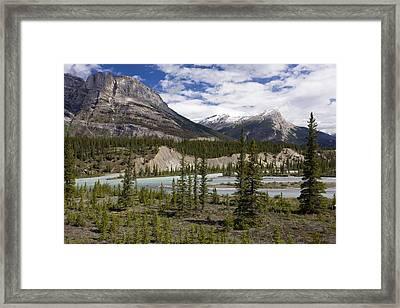 North Saskatchewan River Valley Framed Print by Bob Gibbons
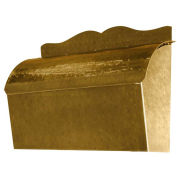 Roll Top Wall Mount Mailbox in Hammered Antique Brass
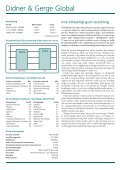 Q3rapport-2014 - Page 5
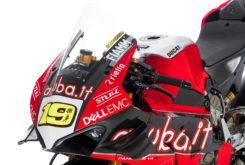 Ducati Panigale V4 R WSBK 2019 (33)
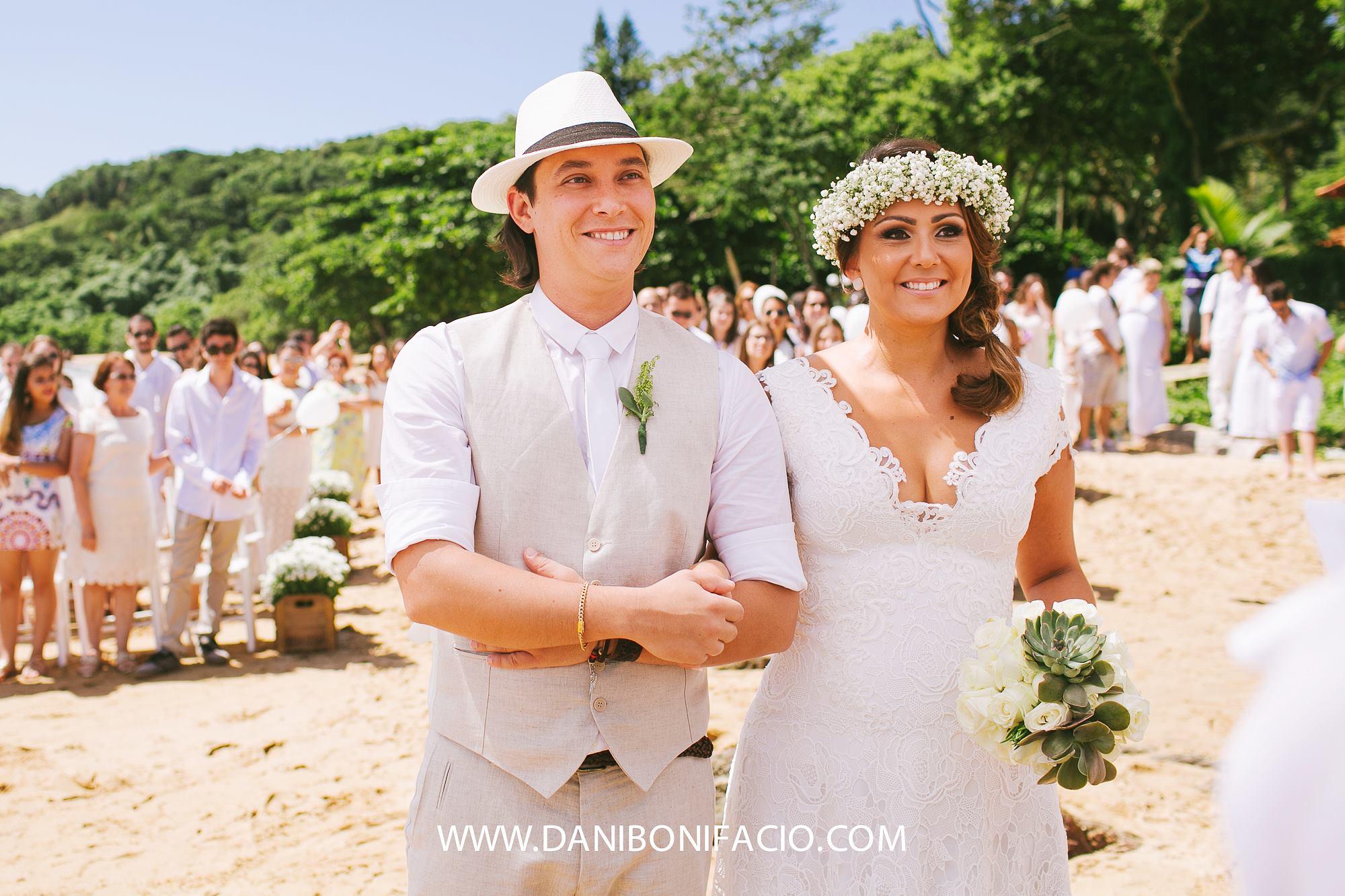 casamentos-praia6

*WHAT IS REQUIRED*.
Output every record exactly, minus the pictures.

*EXPECTED OUTPUT*.
 North Saskatchewan River Valley Framed Print by Bob Gibbons
 Roll Top Wall Mount Mailbox in Hammered Antique Brass
 Q3rapport-2014 - Page 5
 Ducati Panigale V4 R WSBK 2019 (33)
 casamentos-praia6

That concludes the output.